With rustlings, gird myself,
With silkiness, cover myself.

So you neither flower nor mold in me
Overmuch—in my undergrowth: in my books
I mislay, I bury you, alive:

With fabrications, gird you,
With any pretense, cover you.

25 June 1922


 

Lethe’s underwater light,
My red heart’s reef.
The lancet caught, as it
Opened up my singing throat:

Neither the cautery of our mouths,
Nor the fever of ill will—
Moves the insoluble pearl, lodged
In the bitter reflux of our singing throats.
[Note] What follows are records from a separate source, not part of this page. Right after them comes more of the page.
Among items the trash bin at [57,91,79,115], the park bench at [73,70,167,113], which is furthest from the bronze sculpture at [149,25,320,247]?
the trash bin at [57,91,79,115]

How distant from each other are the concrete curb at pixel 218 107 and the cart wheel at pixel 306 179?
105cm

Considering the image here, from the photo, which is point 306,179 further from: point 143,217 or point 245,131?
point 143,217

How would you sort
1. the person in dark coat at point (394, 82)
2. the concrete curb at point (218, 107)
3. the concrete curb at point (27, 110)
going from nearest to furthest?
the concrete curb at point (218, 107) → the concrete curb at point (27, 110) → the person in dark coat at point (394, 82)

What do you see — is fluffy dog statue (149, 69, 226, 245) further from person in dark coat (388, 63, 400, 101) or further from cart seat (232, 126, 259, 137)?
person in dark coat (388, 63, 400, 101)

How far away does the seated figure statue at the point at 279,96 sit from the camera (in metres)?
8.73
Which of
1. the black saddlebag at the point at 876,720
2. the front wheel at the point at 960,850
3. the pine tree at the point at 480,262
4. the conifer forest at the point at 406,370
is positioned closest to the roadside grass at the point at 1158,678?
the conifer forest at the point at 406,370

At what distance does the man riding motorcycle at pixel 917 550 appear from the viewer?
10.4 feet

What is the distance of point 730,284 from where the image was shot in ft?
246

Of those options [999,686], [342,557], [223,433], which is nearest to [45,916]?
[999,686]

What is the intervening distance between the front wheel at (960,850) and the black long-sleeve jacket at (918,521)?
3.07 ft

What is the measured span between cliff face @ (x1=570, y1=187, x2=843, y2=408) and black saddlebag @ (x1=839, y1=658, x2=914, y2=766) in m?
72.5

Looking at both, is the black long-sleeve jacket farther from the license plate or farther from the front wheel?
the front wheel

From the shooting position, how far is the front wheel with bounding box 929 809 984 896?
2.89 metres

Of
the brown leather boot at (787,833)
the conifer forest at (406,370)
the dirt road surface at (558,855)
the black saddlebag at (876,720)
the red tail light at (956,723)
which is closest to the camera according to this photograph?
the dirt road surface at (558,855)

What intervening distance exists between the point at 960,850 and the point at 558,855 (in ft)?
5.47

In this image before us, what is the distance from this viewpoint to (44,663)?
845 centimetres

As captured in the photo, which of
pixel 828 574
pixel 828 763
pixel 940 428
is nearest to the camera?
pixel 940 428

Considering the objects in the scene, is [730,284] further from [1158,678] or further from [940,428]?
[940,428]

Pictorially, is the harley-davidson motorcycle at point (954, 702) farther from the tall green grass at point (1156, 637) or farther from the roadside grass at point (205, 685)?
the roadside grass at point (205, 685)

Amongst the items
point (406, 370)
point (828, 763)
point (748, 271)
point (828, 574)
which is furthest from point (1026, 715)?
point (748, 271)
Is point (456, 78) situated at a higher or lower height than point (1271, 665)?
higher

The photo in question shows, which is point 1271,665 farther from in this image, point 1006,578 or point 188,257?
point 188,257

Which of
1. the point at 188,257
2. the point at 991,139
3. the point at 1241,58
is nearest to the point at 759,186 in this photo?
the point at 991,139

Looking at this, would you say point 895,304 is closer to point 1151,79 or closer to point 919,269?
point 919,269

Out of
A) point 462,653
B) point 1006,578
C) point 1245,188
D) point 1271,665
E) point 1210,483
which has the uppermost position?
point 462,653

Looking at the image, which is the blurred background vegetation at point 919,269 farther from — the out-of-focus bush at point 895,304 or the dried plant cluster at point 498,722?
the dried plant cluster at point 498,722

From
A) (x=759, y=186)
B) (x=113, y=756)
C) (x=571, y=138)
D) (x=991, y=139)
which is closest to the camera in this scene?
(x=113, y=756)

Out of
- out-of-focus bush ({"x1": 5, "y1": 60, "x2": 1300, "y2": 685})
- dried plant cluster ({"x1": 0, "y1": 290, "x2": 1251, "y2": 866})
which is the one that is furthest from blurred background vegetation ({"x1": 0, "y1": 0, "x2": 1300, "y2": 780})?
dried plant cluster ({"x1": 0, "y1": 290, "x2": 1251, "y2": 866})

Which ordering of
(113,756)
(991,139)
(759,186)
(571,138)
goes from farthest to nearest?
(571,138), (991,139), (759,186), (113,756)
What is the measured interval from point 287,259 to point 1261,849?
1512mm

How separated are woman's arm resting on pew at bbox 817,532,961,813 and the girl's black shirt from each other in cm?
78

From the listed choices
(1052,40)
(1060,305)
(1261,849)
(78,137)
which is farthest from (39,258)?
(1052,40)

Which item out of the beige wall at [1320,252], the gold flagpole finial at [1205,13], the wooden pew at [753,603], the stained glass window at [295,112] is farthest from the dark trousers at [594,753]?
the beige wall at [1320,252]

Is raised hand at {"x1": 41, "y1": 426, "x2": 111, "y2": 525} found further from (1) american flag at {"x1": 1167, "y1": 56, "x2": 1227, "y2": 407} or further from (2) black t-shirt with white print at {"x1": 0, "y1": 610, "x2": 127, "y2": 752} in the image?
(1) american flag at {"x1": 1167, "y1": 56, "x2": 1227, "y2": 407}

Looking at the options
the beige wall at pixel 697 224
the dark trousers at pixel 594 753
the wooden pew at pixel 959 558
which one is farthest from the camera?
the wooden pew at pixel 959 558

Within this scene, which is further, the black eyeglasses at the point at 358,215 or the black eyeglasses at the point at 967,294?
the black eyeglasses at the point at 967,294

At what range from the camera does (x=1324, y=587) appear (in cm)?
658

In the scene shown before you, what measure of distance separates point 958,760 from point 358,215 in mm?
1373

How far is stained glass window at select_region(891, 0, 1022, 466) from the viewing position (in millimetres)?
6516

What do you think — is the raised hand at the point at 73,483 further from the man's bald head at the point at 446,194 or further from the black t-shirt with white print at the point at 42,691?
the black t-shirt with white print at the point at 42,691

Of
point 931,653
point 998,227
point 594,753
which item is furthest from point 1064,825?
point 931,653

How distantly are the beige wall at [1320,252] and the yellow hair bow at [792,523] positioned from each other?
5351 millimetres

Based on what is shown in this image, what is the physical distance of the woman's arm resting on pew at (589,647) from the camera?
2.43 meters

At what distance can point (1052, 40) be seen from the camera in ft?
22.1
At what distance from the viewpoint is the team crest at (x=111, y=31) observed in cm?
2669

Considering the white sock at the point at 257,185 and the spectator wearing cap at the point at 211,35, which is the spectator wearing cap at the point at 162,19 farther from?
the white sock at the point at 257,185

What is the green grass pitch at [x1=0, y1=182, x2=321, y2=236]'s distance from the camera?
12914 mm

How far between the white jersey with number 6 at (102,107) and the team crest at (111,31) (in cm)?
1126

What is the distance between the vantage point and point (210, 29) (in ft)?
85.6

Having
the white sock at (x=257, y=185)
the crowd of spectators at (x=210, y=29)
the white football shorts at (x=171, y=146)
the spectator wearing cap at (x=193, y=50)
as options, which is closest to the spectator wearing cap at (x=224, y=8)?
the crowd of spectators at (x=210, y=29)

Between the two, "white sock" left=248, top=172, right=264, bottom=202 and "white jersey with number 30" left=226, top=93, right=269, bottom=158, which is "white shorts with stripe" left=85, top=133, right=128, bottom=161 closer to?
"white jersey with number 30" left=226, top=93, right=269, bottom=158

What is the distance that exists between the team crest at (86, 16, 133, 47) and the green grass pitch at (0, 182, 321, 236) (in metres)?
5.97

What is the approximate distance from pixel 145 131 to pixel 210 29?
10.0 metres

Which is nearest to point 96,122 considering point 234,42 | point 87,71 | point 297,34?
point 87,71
Mountain of sorrow! We cut facets,
Smelt and fade out—to no good end.
Unable to dissolve
In our voices’ focused laser

That pearl . . .
Like iron in the whine,
Of a thousand saws and augers—
An un-extracted nail, caught
In the bitter reflux of our singing throats.

11 August 1922


 

Mary Jane White is a poet and translator, from Amen Lake, Deer River, Minnesota, MFA University of Iowa Writers’ Workshop, received NEA Fellowships in 1979 and 1985 in both poetry and translation, twice awarded writing scholarships to Bread Loaf (1979, 2016) and to Squaw Valley Community of Writers (2006). Her Book Starry Sky to Starry Sky (1988) is available from Holy Cow! Press, and contains translations of Marina Tsvetaeva which first appeared as a long feature in The American Poetry Review. Recent Tsvetaeva translations include: New Year’s, an elegy for Rilke, a chapbook from Adastra Press (Massachusetts); “Poem of the Hill” in the Summer 2007 issue of The New England Review; “Poem of the End” in the Winter 2008 issue of The Hudson Review, reprinted in two anthologies, From a Terrace in Prague, (Prague 2011) and Poets Translate Poets, (Syracuse 2013). More at: maryjanewhite.wordpress.com.

Marina Tsvetaeva (1882-1941) was a Russian poet, born in Moscow, much admired by Joseph Brodsky who stated in 1978: “Well, if you are talking about the twentieth century, I’ll give you a list of poets. Akhmatova, Mandelstam, Tsvetaeva (and she is the greatest one, in my view. The greatest poet in the twentieth century was a woman.)” The poems translated here were written as Tsvetaeva was living in exile in Prague, where she lived from 1922-1925, before moving on to Paris, and eventually returning just before World War II to the Soviet Union where she committed suicide, having lost her husband to the KGB, believing she had lost her daughter to the Gulag, and leaving behind a teenaged son, who did not survive military service in the war. Her daughter, Alya, emerged from the Gulag late in life and did much to preserve her mother’s legacy.